The Holy Trinity of Andalusian cuisine and culture – the grape, the olive, and the orange – has long had a home at Zahara de la Sierra, Cadiz, perched up on the northern borderline of what is probably the province’s single most important natural asset: the Sierra de Grazalema Natural Park. I went there to Zahara to take a walk around and up and down.
Over the ages, the town has seen its fair share of changes. Now Zahara is defined by two things: the olive grove and the dam below. But the ubiquitous olive has not always been the crop of choice here. Not so long ago, the people of Zahara de la Sierra were a wine-loving, wine-guzzling people; the town’s surrounds covered from valley floor to mountain top in vines.

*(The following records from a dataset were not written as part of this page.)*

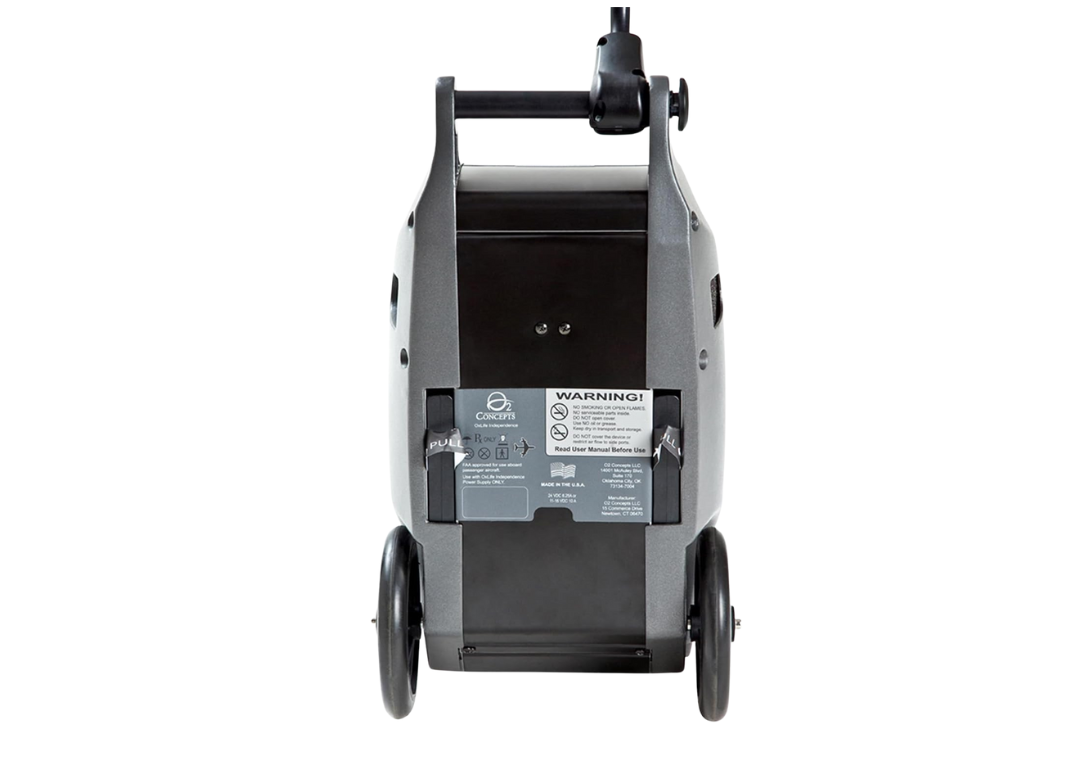 Oxlife Independence Portable Oxygen Concentrator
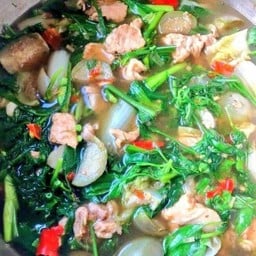 อ่อมหมูสด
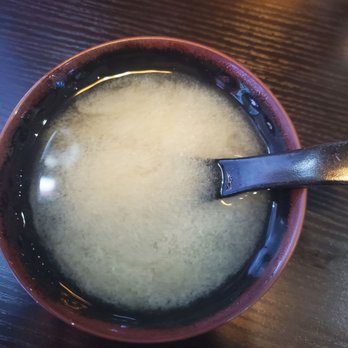 Oyshi - Miso soup - Poke Near Me - Grand Prairie, Texas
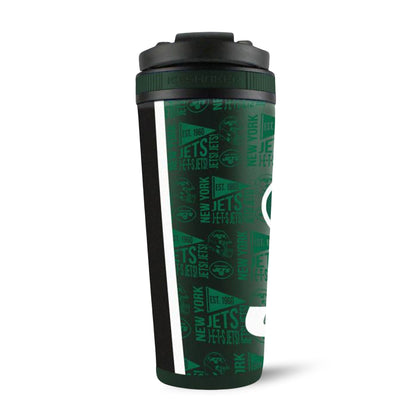 Officially Licensed New York Jets 4D Ice Shaker - Angler's Pro Tackle & Outdoors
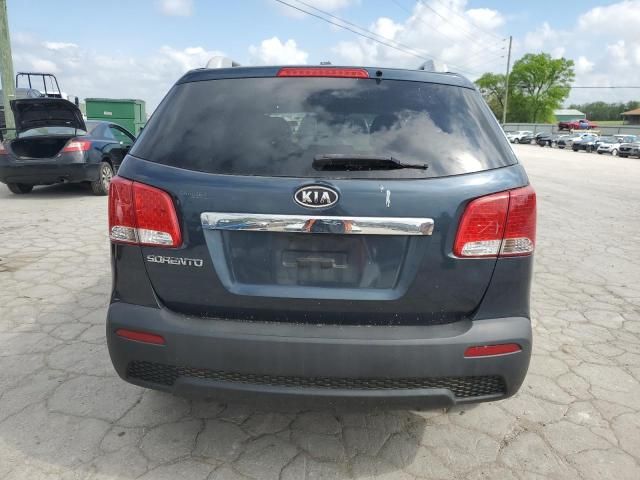 2011 KIA Sorento Base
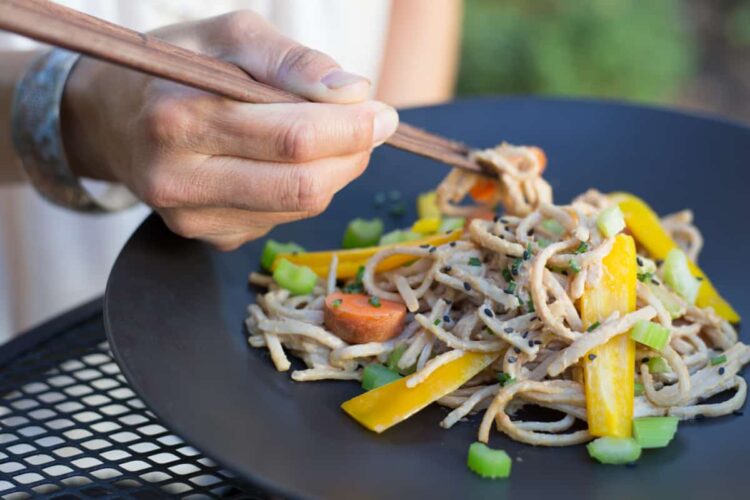 Simple Roasted Delicata Squash (With Air Fryer Option)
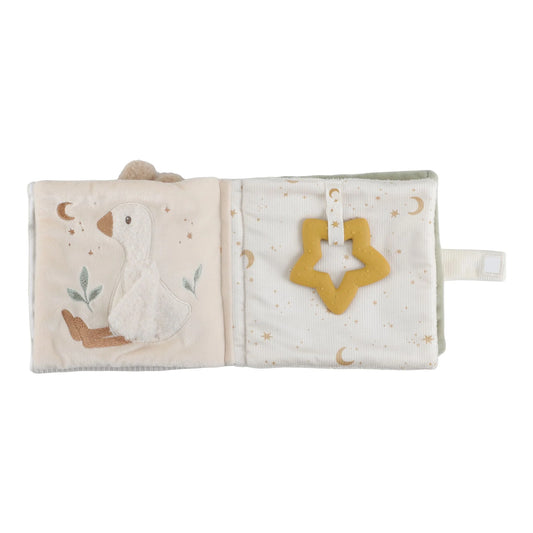 Newborn Naturals Soft Activity Booklet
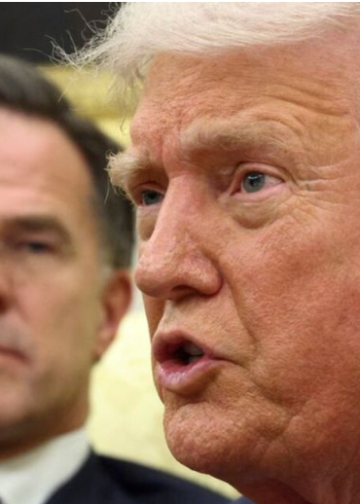 Diplomacia, lajkat dhe F-35: Si e bindi Rutte Trumpin të tërhiqej nga Grenlanda?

But the Great Wine Blight – the phylloxera bug that destroyed much of Europe’s vine stock in the nineteenth century – came too to Zahara and wreaked havoc upon its vines. Not knowing what to do, the townspeople tried everything, even inundating the whole valley floor in a desperate attempt to salvage the wine by drowning the little bug. But the phylloxera was strong, and here the practise of grafting old-world vines onto new-world root came too late; and the olive replaced the grape.
And just as the phylloxera bug killed off the vine, now there is another bug culling off cacti all across Andalusia. The Cochineal bug is its name, and red-dye was once its fame. This bug sinks its pincers into the meat of the cactus and lays its eggs there, creating a white, fluffy, sticky substance which can be used as a natural dye, Carmine. In Oaxaca, Mexico, this bug is still used in textile production today, and the same practise was employed in the Canary Islands, Spain, which ensured that the bug population remained under control.

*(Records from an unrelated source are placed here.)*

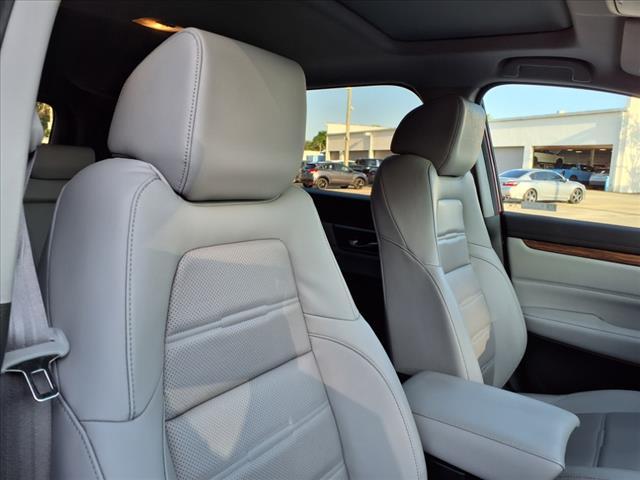 used 2022 Honda CR-V car, priced at $28,357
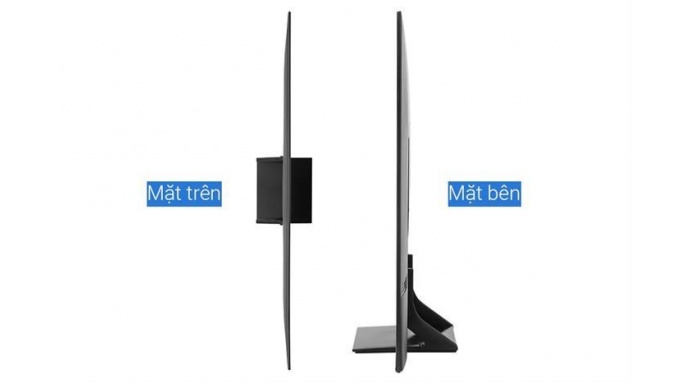 Smart Tivi QLED Samsung 4K 65 inch QA65Q65D
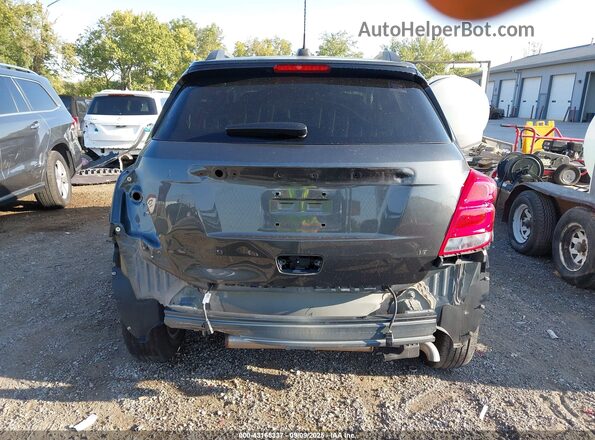 3GNCJPSB2LL270721 2020 CHEVROLET TRAX Gray 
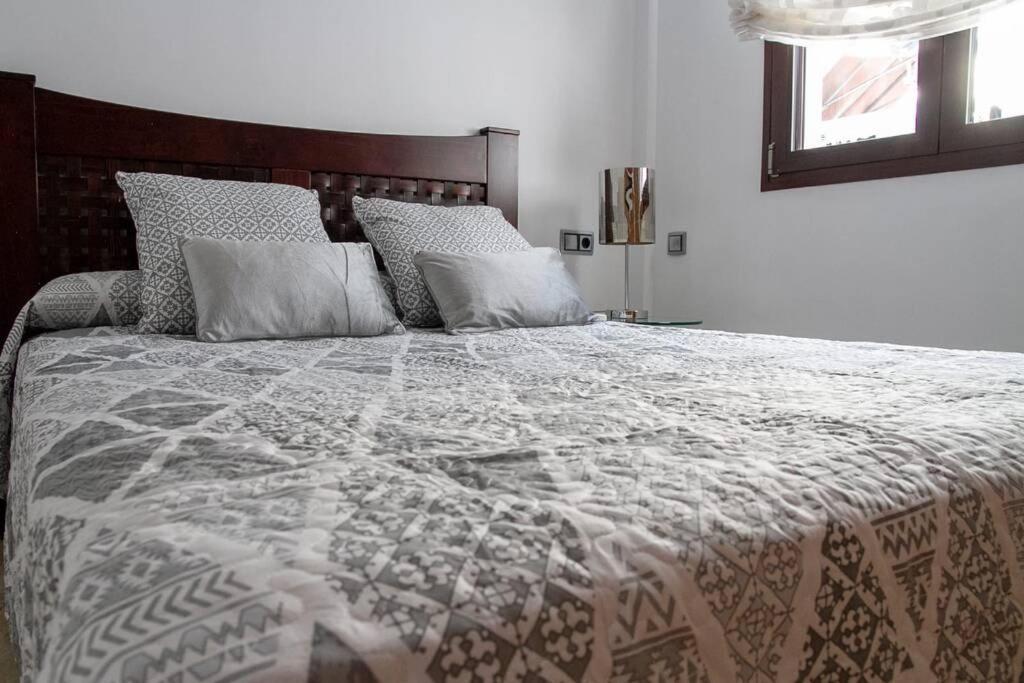 Penthouse Raggio Leilighet Sevilla Eksteriør bilde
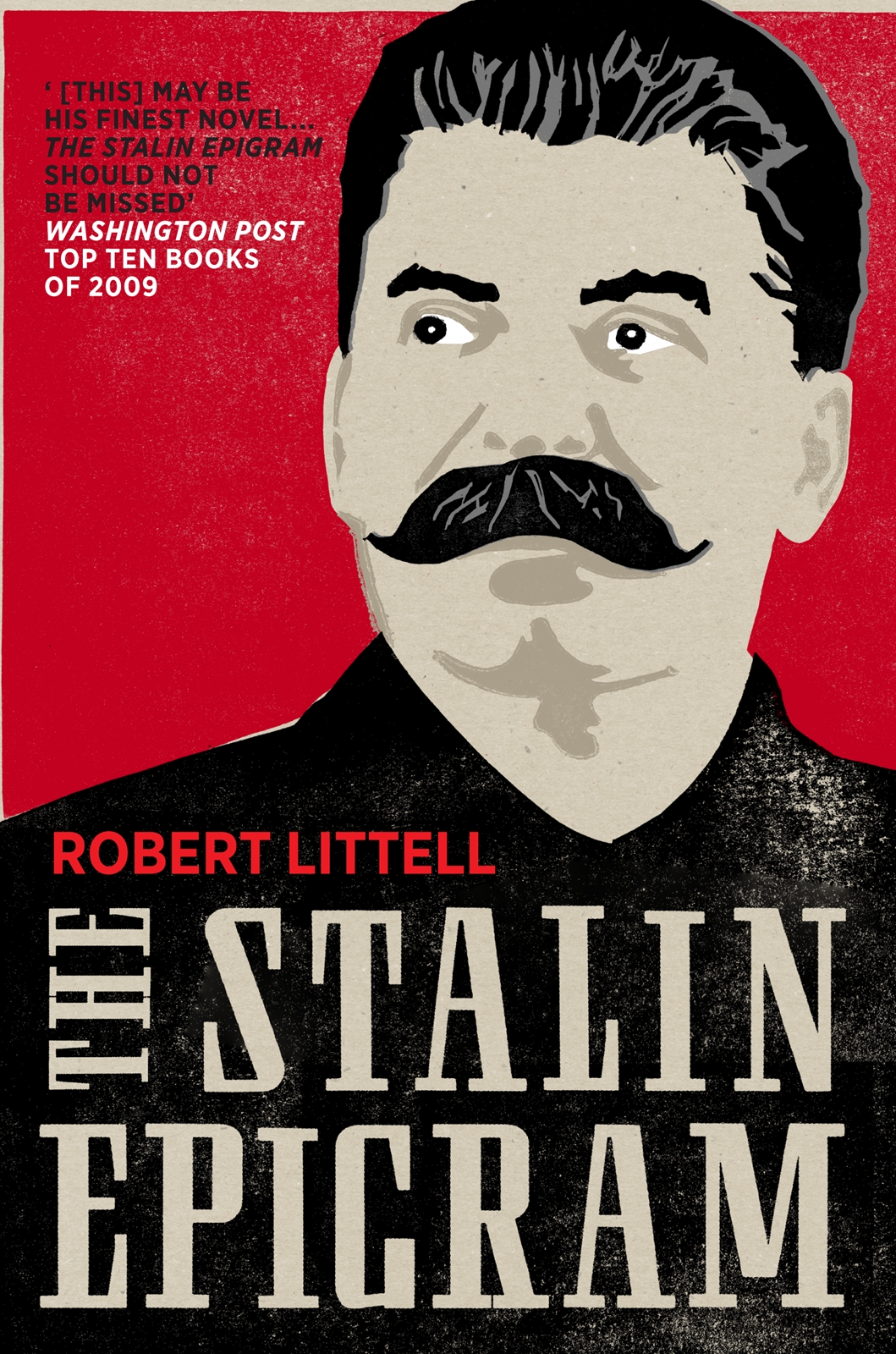 The Stalin Epigram by Robert Littell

But upon the invention of modern chemical-based dyes the Canary Island Carmine industry collapsed, and this bug has since gradually marched across southern Spain, devouring cacti on its way. The response to this new threat is the same as the original response to the phylloxera: let the cacti die, burn, then replant, hoping the bug will have since died off in hunger.
From the top of Zahara de la Sierra you can see the valley open up out to the north of the Natural Park. The location was an obvious choice for the original Muslim inhabitants who built an impressive castle atop the rocky peak. Until the year 1407 the Arab kings ruled here in Europe’s frontier lands, and shortly after they ruled once again after taking the town from the Christian crown in 1481. But the Arab attempt at reconquest did not last long, and 1483 Zahara would be in Spanish hands once again.
Briefly the town would transfer to French hands under the conquering Napoleon, whose men barricaded themselves in the castle atop the town as they seized the province of Cadiz from the Spanish Crown. When evacuating, the French soldiers would wish the zahareños a final farewell f*#k-you by dynamiting the Moorish gate that surrounded the castle.
What remains of the Muslim reign is the name; Zahara, meaning flower; specifically, meaning the orange blossom, known in Spanish as azahar. Because here, before the olives, before even the vines, this valley was covered in a forest of orange trees. Acres upon acres of orange orchards defined the landscape and drifted their citrus aroma through the air until the twentieth century, when the valley floor was flooded to build a dam. But the orange trees were so populous, and they had been there for so long, that their acid had made the soil and the water unfit for human consumption, unfit for animal consumption, and unfit, even for irrigation. The dam was an utter failure, and today it rests there as a site for water recreation, and as something very beautiful to look at.